Dopo l'esperienza in Coppa d'Africa con la sua Tanzania Valentina Quaranta è rientrata a Bra per qualche giorno di vacanza. Un’occasione per rivedere parenti e amici e per seguire la sua squadra di sempre, la Lorenzoni. Non ci siamo fatti mancare l’opportunità di fare qualche domanda a Valentina.

Che cosa ha rappresentato per te e per le tue ragazze la storica partecipazione della Tanzania alla Coppa d’Africa?

La partecipazione alla Coppa d’Africa che si è svolta lo scorso ottobre a Johannesburg (Sudafrica), nonché torneo valido per la qualificazione alle Olimpiadi di Rio de Janeiro 2016, ha rappresentato un passo molto importante per il piccolissimo movimento hockeyistico tanzaniano. Infatti entrambe le nazionali tanzaniane, maschile e femminile, hanno preso parte al più grande torneo hockeystico a livello africano, con la possibilità di confrontarsi con squadre molto forti e giocare a un livello molto alto di hockey.

E’ stata una straordinaria esperienza per le ragazze e i ragazzi tanzaniani di formazione non solo sportiva ma di vita. Per la maggior parte di loro era la prima volta che prendevano un aereo, a esempio, e per alcuni di loro era anche la prima volta che uscivano dal paese. Hanno visto un paese nettamente all'avanguardia rispetto alla Tanzania, come il Sudafrica, sicuramente sono ritornati in Tanzania con una prospettiva diversa delle cose.

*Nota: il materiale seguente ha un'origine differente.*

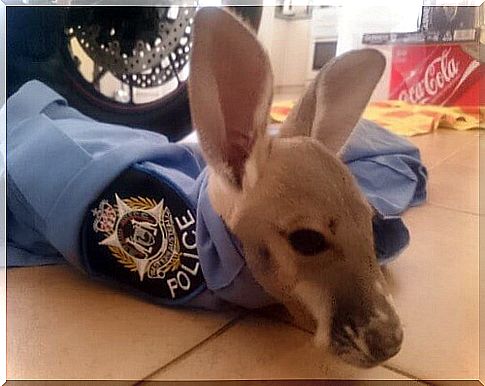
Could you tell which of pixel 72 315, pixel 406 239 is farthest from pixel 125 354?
pixel 406 239

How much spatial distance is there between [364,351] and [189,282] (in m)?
0.10

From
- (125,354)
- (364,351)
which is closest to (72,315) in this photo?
(125,354)

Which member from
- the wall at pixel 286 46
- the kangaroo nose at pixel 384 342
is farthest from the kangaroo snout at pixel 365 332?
the wall at pixel 286 46

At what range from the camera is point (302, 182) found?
1.12 ft

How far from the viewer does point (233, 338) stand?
39 centimetres

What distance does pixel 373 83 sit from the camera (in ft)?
1.18

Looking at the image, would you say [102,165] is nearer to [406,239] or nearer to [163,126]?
[163,126]

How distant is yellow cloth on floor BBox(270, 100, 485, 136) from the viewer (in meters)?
0.38

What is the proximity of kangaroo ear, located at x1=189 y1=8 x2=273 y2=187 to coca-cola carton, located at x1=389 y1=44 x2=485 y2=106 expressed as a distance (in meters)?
0.08

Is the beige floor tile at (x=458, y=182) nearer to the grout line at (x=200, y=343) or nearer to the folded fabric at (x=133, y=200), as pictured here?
the folded fabric at (x=133, y=200)

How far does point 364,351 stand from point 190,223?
0.37 feet

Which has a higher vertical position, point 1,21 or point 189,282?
point 1,21

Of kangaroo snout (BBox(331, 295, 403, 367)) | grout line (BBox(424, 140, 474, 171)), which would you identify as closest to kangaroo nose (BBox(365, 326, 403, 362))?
kangaroo snout (BBox(331, 295, 403, 367))

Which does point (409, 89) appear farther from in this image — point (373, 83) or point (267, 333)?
point (267, 333)
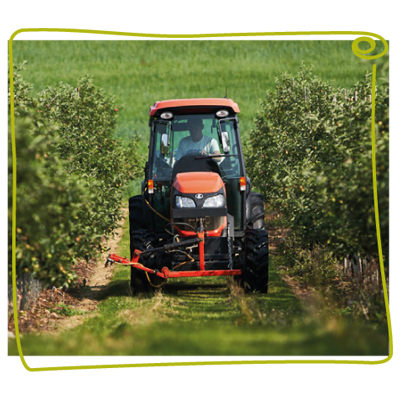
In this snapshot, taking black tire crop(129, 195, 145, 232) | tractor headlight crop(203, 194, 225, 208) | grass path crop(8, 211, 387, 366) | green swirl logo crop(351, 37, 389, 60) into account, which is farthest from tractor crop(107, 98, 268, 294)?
green swirl logo crop(351, 37, 389, 60)

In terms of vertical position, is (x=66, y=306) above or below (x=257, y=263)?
below

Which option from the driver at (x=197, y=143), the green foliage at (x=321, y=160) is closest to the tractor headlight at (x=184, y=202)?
the driver at (x=197, y=143)

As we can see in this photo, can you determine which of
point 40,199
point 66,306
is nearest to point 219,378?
point 40,199

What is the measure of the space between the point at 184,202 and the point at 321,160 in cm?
192

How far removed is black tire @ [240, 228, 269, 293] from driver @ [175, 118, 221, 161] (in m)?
1.18

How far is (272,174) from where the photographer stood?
11453 millimetres

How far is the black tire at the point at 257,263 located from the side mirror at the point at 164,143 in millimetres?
1587

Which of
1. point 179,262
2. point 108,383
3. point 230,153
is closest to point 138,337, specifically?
point 108,383

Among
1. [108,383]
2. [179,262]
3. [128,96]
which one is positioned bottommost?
[108,383]

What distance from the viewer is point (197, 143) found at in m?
9.97

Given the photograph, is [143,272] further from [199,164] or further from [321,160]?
[321,160]

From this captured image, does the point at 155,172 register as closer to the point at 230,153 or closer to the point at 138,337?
the point at 230,153

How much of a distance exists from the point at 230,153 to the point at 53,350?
12.8ft

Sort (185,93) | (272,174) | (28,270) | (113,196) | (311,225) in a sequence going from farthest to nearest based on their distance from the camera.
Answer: (113,196) < (272,174) < (311,225) < (185,93) < (28,270)
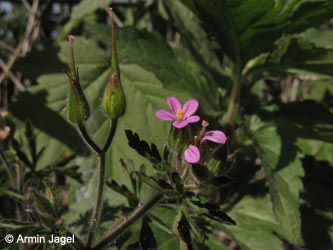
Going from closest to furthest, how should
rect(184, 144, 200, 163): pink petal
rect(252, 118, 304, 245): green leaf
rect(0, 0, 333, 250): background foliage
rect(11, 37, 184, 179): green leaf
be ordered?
rect(184, 144, 200, 163): pink petal
rect(252, 118, 304, 245): green leaf
rect(0, 0, 333, 250): background foliage
rect(11, 37, 184, 179): green leaf

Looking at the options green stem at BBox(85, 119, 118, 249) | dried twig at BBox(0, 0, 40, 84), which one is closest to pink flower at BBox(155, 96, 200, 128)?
green stem at BBox(85, 119, 118, 249)

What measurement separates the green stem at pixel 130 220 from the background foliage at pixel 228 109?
0.08m

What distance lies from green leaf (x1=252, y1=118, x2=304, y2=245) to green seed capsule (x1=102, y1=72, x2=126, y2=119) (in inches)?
20.6

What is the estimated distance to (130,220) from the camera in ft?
4.16

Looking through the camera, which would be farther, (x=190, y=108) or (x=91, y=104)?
(x=91, y=104)

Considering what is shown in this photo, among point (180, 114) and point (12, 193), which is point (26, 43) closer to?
point (12, 193)

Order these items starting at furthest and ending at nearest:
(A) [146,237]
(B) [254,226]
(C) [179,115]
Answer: (B) [254,226] → (A) [146,237] → (C) [179,115]

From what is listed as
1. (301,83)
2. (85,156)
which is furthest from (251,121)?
(301,83)

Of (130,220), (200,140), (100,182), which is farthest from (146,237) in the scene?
(200,140)

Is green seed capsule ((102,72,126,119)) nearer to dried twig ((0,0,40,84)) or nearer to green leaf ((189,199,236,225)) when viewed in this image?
green leaf ((189,199,236,225))

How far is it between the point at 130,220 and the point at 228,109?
0.61m

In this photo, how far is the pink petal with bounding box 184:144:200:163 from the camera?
1.07 m

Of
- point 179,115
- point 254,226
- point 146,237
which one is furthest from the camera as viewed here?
point 254,226

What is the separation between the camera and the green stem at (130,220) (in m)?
1.23
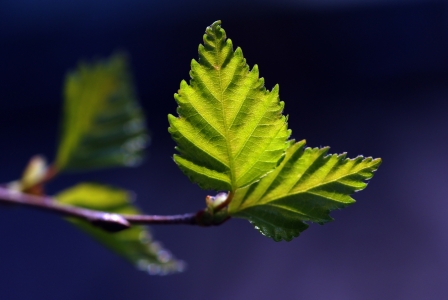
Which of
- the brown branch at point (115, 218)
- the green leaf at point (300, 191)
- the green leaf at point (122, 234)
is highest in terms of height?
the green leaf at point (300, 191)

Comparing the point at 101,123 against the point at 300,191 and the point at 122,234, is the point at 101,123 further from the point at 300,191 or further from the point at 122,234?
the point at 300,191

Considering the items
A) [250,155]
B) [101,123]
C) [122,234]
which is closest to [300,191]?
[250,155]

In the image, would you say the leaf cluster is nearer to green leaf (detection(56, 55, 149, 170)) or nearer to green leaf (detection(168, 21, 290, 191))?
green leaf (detection(168, 21, 290, 191))

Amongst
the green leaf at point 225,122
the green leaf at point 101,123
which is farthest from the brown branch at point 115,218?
the green leaf at point 101,123

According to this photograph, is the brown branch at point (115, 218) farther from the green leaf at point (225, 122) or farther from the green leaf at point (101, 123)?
the green leaf at point (101, 123)

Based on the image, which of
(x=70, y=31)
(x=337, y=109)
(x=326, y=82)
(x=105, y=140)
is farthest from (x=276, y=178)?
(x=70, y=31)

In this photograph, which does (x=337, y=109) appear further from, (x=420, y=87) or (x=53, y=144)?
(x=53, y=144)
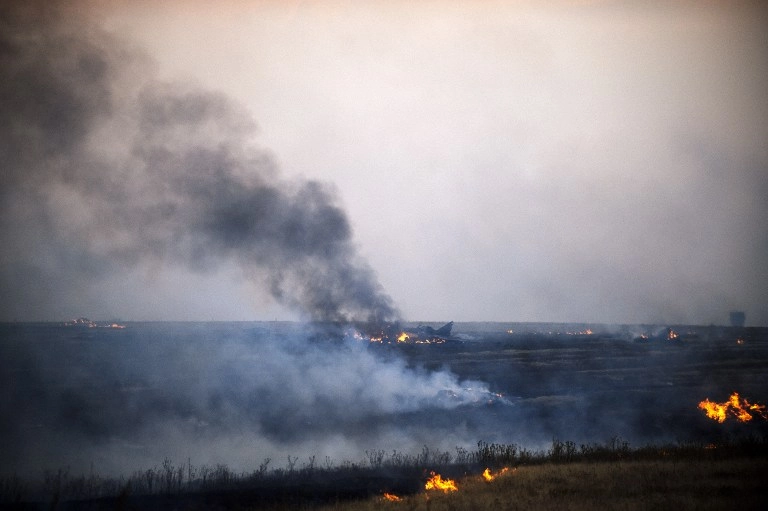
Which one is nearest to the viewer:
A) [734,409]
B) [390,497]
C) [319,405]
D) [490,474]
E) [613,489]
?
[613,489]

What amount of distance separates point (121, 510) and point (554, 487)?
13207 mm

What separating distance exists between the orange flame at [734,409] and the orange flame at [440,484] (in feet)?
69.0

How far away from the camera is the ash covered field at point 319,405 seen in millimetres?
26594

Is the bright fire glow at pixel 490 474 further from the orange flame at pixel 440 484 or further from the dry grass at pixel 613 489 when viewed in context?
the orange flame at pixel 440 484

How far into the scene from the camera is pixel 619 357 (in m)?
65.9

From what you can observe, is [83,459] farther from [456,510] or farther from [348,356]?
[348,356]

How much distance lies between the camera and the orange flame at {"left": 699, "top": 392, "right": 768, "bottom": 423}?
31.0 metres

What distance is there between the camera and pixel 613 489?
15.9 m

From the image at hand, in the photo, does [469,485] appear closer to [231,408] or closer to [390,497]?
[390,497]

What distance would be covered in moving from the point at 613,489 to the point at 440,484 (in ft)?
18.6

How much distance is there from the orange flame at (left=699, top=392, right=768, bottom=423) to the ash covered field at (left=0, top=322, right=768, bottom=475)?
1.91ft

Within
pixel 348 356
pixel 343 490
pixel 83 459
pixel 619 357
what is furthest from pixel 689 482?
pixel 619 357

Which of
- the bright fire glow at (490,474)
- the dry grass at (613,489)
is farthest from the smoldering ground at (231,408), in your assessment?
the dry grass at (613,489)

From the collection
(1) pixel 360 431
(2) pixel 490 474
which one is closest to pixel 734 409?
(2) pixel 490 474
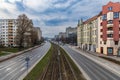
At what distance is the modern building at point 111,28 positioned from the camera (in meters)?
69.1

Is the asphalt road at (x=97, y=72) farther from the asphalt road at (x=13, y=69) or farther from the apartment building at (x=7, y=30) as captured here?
the apartment building at (x=7, y=30)

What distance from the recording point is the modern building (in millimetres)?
69062

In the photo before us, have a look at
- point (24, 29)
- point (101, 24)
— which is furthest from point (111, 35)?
point (24, 29)

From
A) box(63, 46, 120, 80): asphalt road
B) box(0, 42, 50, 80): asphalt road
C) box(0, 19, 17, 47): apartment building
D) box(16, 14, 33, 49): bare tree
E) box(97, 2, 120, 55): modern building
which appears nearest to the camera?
box(63, 46, 120, 80): asphalt road

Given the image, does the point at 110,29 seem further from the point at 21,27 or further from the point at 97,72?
the point at 21,27

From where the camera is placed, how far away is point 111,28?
70.1m

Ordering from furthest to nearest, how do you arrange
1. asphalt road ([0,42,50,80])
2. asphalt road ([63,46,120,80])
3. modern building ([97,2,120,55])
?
modern building ([97,2,120,55]), asphalt road ([0,42,50,80]), asphalt road ([63,46,120,80])

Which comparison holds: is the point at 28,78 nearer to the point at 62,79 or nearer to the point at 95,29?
the point at 62,79

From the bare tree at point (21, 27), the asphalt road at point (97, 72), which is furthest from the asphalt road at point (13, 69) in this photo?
the bare tree at point (21, 27)

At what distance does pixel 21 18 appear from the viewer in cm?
9738

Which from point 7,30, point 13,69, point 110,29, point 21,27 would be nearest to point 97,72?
point 13,69

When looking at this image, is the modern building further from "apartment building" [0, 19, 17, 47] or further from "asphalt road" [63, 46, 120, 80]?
"apartment building" [0, 19, 17, 47]

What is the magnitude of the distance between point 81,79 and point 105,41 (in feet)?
154

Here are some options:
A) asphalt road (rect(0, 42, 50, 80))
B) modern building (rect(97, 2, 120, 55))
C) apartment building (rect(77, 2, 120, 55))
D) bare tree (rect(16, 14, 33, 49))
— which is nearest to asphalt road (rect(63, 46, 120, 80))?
asphalt road (rect(0, 42, 50, 80))
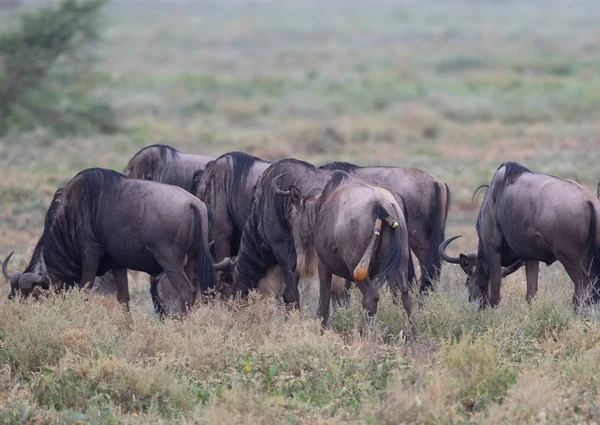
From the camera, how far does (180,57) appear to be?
47.6m

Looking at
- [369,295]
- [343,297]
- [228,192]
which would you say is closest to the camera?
[369,295]

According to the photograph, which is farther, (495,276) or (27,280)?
(27,280)

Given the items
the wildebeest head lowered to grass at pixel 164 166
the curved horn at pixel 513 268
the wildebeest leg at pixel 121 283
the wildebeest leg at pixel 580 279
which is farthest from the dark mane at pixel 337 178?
the wildebeest head lowered to grass at pixel 164 166

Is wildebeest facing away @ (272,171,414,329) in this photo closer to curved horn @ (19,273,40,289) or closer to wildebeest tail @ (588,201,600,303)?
wildebeest tail @ (588,201,600,303)

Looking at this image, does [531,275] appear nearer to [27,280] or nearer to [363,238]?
[363,238]

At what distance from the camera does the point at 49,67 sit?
22.1 meters

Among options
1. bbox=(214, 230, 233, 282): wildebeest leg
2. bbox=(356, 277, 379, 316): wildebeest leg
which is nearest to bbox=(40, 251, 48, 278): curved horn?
bbox=(214, 230, 233, 282): wildebeest leg

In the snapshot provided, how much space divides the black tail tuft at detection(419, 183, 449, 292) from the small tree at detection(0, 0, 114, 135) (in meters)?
14.0

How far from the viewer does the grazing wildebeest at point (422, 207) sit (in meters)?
9.20

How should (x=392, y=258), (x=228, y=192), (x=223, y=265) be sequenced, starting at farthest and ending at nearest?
1. (x=228, y=192)
2. (x=223, y=265)
3. (x=392, y=258)

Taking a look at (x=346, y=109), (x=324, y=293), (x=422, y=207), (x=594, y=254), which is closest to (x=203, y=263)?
(x=324, y=293)

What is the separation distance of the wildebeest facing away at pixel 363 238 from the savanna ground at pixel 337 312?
0.42 meters

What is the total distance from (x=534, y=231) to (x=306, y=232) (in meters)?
1.89

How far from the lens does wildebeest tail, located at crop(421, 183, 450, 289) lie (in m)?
9.16
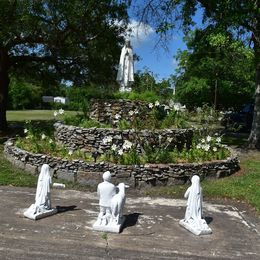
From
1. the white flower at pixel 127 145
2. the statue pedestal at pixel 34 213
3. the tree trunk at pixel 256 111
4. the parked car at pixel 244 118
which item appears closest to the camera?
the statue pedestal at pixel 34 213

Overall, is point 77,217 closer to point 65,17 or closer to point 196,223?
point 196,223

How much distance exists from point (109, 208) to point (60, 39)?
40.5ft

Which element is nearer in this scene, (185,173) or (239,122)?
(185,173)

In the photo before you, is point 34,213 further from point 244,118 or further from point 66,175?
point 244,118

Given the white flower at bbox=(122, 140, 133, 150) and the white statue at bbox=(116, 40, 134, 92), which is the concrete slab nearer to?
the white flower at bbox=(122, 140, 133, 150)

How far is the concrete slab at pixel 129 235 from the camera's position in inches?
280

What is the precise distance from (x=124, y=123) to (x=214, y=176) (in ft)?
10.6

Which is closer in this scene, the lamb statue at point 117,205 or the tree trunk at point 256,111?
the lamb statue at point 117,205

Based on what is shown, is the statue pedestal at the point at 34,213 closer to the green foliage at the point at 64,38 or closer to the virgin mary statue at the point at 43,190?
the virgin mary statue at the point at 43,190

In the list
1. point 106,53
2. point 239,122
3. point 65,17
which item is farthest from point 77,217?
point 239,122

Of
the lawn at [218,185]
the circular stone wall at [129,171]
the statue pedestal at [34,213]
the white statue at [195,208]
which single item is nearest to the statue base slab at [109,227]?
the statue pedestal at [34,213]

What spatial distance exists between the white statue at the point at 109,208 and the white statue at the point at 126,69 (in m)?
8.48

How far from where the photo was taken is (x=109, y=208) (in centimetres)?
814

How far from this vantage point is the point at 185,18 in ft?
59.7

Anche a livello hockeystico abbiamo imparato molto: ci siamo confrontati con colossi come il Sudafrica, Ghana, Kenya, Nigeria, Zimbabwe e Namibia.

A livello femminile abbiamo giocato contro le squadre più forti d’Africa, di livello nettamente più elevato del nostro, non avevamo squadre alla nostra portata. Le ragazze hanno dato tutto quello che potevano dare in moltissime situazioni, ma la poca esperienza e la stanchezza hanno fatto sì che in altre circostanze prendessimo goal più facilmente, perché se abbassi un attimo la guardia le altre squadre segnano, non stanno ad aspettare. Fa rabbia pensare che abbiamo perso tutte le partite, ma se poi penso che questa squadra è composta da 18 ragazze che giocano a hockey da un anno e mezzo e che si allenano su un campo di sabbia e pietre, che provengono da una condizione sociale ed economica molto bassa e che sono le uniche giocatrici di hockey in tutta la Tanzania per adesso, ci sono molti aspetti positivi e molti miglioramenti si sono visti nel corso delle partite.

La maschile è stata seguita dal grande allenatore e amico Nick Isbouts, che dopo essere venuto in Tanzania lo scorso gennaio a fare un campo di volontariato hockeystico, ha deciso di ritornare a dare una mano allenando la maschile e trovando i soldi per permettere alla squadra di partecipare al torneo. Nick si è dedicato a questa avventura e la sua energia ed esperienza è stata di grande supporto per tutti i giocatori e lo staff. I maschi sono riusciti a vincere una partita contro il Botswana e si sono classificati ottavi su nove squadre.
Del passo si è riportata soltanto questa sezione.